本の帯に「脳は年齢に関係なく成長する!」と力強い言葉が書かれている本を見つけました。TVなどでおなじみの茂木健一郎さんの「脳を活かす勉強法」です。
勉強時間が特に多くはなかったという著者が学年トップになれた理由は、勉強をすることが楽しかったから。著者は早くから、結果的に、「脳を喜ばせるためにはどうすればいいのか」を考え、実行してきました。
難しい問題が解けて「やった!」と思った時、脳の中では快感を生む物質「ドーパミン」が分泌されます。そして人間はその行動を記憶し、再現し「ドーパミン」をもっと効率的に分泌させようと、神経細胞がつなぎかわり、新しいシナプス(神経回路網)が生まれます。そして、快感を生み出す行動(難しい問題を解くなど)を再度とりたくなり、何度も繰り返し続けていくため、その行動が上達していくのが「学習」です。この脳内で起こる現象は、年齢や性格等にかかわらず誰にでも起こりうることであり、脳科学的に見れば、人間はだれでも飛躍的な成長を遂げる可能性があるということです。

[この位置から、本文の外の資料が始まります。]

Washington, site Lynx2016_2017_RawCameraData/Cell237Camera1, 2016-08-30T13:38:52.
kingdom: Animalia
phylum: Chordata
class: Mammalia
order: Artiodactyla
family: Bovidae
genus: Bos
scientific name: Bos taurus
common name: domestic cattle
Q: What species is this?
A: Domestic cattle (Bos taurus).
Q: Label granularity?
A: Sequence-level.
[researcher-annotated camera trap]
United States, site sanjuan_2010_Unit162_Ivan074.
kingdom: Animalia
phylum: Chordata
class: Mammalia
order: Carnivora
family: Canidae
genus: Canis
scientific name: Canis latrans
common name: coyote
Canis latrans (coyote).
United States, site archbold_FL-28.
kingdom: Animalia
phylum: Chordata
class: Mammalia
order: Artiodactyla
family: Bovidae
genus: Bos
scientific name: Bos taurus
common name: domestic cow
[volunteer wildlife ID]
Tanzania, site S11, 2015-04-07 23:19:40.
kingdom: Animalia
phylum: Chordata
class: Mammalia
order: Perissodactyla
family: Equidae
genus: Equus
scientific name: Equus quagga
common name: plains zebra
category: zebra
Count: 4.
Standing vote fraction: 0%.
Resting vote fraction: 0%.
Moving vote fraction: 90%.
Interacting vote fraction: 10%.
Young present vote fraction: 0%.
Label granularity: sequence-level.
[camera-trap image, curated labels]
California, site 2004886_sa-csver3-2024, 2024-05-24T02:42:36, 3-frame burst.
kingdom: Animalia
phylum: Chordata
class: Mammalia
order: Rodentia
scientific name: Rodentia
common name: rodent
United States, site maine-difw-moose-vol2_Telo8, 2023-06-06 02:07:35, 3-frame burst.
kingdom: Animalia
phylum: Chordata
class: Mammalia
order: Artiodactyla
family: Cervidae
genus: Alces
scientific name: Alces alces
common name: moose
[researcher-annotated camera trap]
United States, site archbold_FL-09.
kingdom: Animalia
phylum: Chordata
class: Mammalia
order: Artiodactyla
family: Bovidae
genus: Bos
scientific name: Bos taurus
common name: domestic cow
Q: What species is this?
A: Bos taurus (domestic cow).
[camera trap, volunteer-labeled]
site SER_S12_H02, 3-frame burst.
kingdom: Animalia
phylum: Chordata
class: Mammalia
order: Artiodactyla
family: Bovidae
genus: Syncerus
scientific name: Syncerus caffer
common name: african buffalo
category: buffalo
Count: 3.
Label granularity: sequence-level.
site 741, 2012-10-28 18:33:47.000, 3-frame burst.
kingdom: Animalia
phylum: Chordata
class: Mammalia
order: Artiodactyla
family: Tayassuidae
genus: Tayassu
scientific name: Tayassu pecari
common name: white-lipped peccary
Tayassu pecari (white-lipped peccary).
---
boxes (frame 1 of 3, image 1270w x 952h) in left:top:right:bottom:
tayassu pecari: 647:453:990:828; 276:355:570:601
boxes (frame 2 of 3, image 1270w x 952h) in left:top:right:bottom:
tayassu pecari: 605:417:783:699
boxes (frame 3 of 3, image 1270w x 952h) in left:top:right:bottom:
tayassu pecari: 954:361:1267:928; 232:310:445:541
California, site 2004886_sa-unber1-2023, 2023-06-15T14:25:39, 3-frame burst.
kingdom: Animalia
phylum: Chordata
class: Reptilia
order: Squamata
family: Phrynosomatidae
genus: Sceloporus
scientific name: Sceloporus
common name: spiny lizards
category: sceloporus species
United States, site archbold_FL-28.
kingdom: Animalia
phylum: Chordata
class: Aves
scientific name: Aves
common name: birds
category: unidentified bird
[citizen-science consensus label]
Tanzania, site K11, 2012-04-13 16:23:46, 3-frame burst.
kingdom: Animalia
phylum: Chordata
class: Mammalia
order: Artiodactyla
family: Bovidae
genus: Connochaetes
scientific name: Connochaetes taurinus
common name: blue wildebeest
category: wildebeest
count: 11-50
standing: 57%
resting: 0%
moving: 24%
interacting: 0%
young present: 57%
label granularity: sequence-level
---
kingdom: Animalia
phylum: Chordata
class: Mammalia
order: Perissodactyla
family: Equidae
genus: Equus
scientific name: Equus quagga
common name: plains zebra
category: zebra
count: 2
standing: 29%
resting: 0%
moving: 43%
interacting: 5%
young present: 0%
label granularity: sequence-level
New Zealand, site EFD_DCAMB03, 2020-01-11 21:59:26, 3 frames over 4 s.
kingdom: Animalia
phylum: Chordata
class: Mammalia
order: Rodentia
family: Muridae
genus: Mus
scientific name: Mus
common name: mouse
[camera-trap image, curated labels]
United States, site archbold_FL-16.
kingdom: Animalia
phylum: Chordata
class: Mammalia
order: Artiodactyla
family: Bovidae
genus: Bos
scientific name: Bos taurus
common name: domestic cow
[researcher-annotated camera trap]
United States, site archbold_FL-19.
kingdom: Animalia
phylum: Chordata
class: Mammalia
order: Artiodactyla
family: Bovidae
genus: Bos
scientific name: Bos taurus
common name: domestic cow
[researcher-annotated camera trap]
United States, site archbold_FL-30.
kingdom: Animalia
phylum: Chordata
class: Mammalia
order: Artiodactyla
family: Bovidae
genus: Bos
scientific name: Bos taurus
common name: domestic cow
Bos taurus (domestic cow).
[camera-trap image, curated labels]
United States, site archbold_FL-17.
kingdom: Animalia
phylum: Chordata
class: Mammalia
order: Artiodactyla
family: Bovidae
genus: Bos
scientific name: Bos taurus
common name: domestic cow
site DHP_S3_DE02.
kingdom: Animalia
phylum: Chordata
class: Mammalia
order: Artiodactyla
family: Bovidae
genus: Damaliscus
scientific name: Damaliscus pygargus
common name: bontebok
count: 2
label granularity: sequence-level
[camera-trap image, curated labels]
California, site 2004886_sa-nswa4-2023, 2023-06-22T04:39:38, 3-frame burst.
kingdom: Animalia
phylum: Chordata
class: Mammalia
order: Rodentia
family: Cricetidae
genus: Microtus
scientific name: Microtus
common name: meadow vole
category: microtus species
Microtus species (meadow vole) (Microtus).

必要なのは「脳を喜ばせるもの」を見つけること。ただドーパミンは、できることを続けていても放出させません。苦労の末何かを達成した時に「ドーパミン」は大量に分泌されるのです。
シンプルに説明されているので、物足りないと思う人もいるかもしれませんが、勉強法が確立できていない学生には参考になり、すでに見つけ実践している人には共感するところがあり、また再確認できるということもあるのではないでしょうか。私が参考にしたいと思ったのは、「タイムプレッシャー」(制限時間をもうける)、「自分と勉強との距離をゼロにする」(自我と勉強や仕事との区別がなくなるまで集中する)、「細切れ勉強法」(18時になったら始めようなどと思わず、2、3分の時間で集中する)、「記憶回路を使って記憶する」(何かを書き写して記憶する際に、そのものから一度目を離して書き写す)などでした。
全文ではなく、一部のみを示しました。